In order to allow SMON to finish its work as quickly as
possible, we turned off their app and set the FAST_START_PARALLEL_ROLLBACK
parameter to HIGH, allowing SMON all the resources it needed to finish. To
determine how long it would take to finish, we consulted the
V$FAST_START_TRANSACTIONS view (hey, a V$ view thats pluralized!).
select state,
undoblocksdone,
undoblockstotal,
undoblocksdone / undoblockstotal * 100
from v$fast_start_transactions;
STATE UNDOBLOCKSDONE UNDOBLOCKSTOTAL UNDOBLOCKSDONE/UNDOBLOCKSTOTAL
---------------- -------------- --------------- ------------------------------
RECOVERING 94160 95432 98.6671138
The result you see there was near the end of the recovery process, with only
1,272 blocks to go to until completion. Once the work completed, we were able to
bring the application back up and make it available to the end-user community.
Undone by Undo
But after application startup, confusion struck! The vmstat utility
showed that the CPU runqueue started creeping up again, and all the while, the
question was asked, Why didn't this problem affect immediately? Why
did we not see it until the afternoon? Soon thereafter, contention was back
up on the system with the enq: US - contention wait in the forefront.
Even though UNDO fast start parallel rollback was finished, contention was still
high.
A small amount of further investigation provided the answer: background jobs
deleting from high concurrency had overlapped. This meant that multiple jobs
were attempting to do the same deletes over and over again while the application
was still trying to insert into those tables, causing locks and UNDO contention!

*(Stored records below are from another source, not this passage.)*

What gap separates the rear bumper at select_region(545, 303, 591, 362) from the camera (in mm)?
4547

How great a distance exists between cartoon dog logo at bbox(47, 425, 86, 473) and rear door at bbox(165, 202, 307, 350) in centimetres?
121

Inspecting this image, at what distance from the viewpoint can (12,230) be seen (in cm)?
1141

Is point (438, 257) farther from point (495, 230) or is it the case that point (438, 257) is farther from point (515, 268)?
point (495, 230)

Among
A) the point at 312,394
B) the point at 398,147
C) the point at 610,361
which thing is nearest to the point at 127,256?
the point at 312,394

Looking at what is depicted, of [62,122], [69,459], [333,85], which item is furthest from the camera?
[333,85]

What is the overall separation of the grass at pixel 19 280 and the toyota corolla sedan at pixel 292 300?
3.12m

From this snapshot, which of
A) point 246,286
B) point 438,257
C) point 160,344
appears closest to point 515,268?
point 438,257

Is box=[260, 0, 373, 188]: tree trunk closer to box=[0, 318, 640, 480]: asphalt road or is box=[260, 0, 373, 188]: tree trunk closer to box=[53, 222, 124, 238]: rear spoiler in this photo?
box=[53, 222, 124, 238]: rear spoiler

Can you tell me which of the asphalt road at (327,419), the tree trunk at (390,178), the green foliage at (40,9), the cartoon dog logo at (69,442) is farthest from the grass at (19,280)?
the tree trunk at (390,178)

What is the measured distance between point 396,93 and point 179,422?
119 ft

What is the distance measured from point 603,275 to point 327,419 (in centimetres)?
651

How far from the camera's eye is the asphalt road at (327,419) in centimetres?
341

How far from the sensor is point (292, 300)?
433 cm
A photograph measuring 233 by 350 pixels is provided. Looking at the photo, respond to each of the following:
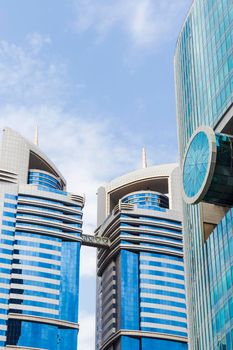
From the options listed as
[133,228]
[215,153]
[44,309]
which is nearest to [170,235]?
[133,228]

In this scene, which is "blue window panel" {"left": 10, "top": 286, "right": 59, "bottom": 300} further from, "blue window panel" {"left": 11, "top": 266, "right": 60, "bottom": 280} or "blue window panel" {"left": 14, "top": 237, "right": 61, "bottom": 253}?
"blue window panel" {"left": 14, "top": 237, "right": 61, "bottom": 253}

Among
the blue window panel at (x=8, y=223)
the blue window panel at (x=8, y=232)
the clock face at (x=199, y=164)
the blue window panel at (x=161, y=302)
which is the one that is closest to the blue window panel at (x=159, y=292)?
the blue window panel at (x=161, y=302)

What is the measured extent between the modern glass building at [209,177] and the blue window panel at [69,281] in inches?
3044

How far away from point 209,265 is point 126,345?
94156 mm

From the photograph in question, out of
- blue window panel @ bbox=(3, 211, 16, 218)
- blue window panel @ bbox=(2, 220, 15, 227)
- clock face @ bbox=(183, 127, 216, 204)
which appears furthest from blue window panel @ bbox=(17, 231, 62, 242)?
clock face @ bbox=(183, 127, 216, 204)

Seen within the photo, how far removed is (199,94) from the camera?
9512cm

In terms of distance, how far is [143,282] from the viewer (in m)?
183

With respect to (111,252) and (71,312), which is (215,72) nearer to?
(71,312)

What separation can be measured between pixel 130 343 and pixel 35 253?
A: 33.1m

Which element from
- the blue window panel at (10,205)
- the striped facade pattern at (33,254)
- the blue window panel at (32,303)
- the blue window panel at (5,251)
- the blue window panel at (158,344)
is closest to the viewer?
the blue window panel at (32,303)

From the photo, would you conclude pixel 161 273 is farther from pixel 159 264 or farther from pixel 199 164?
pixel 199 164

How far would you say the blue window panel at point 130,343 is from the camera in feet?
568

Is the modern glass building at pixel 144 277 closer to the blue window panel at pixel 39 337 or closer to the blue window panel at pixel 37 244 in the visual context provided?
the blue window panel at pixel 39 337

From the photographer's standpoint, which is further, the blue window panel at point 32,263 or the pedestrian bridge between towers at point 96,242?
the pedestrian bridge between towers at point 96,242
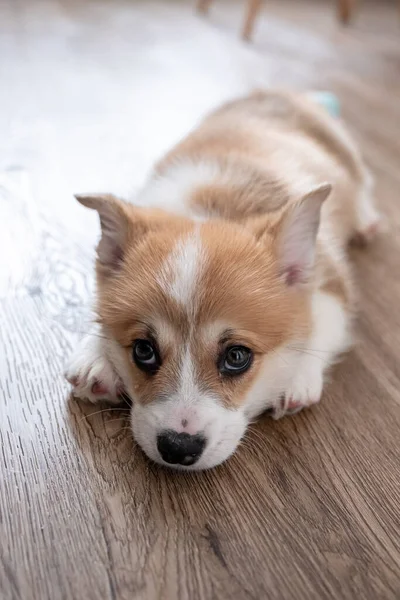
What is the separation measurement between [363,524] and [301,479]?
0.59 feet

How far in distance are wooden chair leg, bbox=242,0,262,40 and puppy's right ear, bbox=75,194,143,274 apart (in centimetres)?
428

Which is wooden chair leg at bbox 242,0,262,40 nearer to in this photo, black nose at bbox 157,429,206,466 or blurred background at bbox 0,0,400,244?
blurred background at bbox 0,0,400,244

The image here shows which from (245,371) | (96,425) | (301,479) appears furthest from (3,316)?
(301,479)

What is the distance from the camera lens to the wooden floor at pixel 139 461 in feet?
4.00

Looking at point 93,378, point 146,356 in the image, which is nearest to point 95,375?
point 93,378

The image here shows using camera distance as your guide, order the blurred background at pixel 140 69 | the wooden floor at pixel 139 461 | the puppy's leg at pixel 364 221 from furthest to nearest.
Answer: the blurred background at pixel 140 69
the puppy's leg at pixel 364 221
the wooden floor at pixel 139 461

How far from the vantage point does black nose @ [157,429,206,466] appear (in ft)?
4.28

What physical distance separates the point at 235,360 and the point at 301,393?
1.02 feet

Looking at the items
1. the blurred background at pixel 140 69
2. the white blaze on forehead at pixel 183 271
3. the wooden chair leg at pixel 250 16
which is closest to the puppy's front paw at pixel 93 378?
the white blaze on forehead at pixel 183 271

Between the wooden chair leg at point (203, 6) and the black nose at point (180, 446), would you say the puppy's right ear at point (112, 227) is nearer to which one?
the black nose at point (180, 446)

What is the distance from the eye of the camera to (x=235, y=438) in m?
1.42

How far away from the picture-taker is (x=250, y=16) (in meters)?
5.18

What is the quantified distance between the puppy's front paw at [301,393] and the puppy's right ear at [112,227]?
0.58m

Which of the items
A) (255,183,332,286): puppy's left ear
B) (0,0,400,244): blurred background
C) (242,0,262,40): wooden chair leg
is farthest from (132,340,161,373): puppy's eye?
(242,0,262,40): wooden chair leg
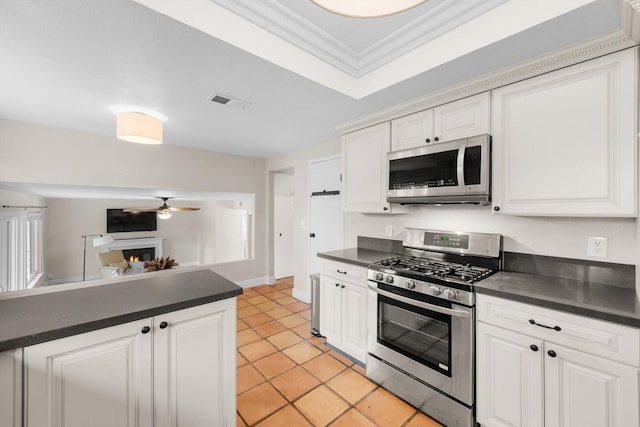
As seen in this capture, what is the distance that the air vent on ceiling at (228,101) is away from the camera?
83.1 inches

That also provided the answer to the question of why the
performance problem was not detected in the morning. The system was able
to provide reasonable response time because of the the smaller amount of UNDO
that was being generated during the less busy morning hours. However, once
things ramped up in the afternoon, (and with fast start parallel rollback taking
so much horsepower), the structure of their system started breaking down at all
levels. Prior to calling me, the client also did a shutdown abort and a
Dataguard failover, which unfortunately made the problem worse because
there was more UNDO to recover. The result was a catastrophic UNDO pile up.
The Solution
In the end though, we cant blame UNDO for the performance problem. It was only
doing its job, trying to preserve the integrity of the system. However, we can
take away two things from this problem:
- Remember the fast_start_parallel_rollback parm -
In the case of excessive CPU usage due to UNDO following an instance
failure, SMON can be throttled with the FAST_START_PARALLEL_ROLLBACK
parameter. You can monitor the progress using the V$FAST_START_TRANSACTIONS
view.
- Put control mechanisms in your application jobs -
Any scripts that perform DML should include a portion at the top that checks
to see if it is already running (ps -ef | grep [p]urge.sh for
instance). This will take care of overlapping process issues that are bound
to cause contention. In addition, avoid unnecessary DML. Do you really need
to insert/update/delete as much as you are? Is there another way that
perhaps uses memory, or even flat files to avoid a constant barrage on the
database layer?
In the end, the big conclusion is this: anything in excess can
be problematic, especially when there are waits involved.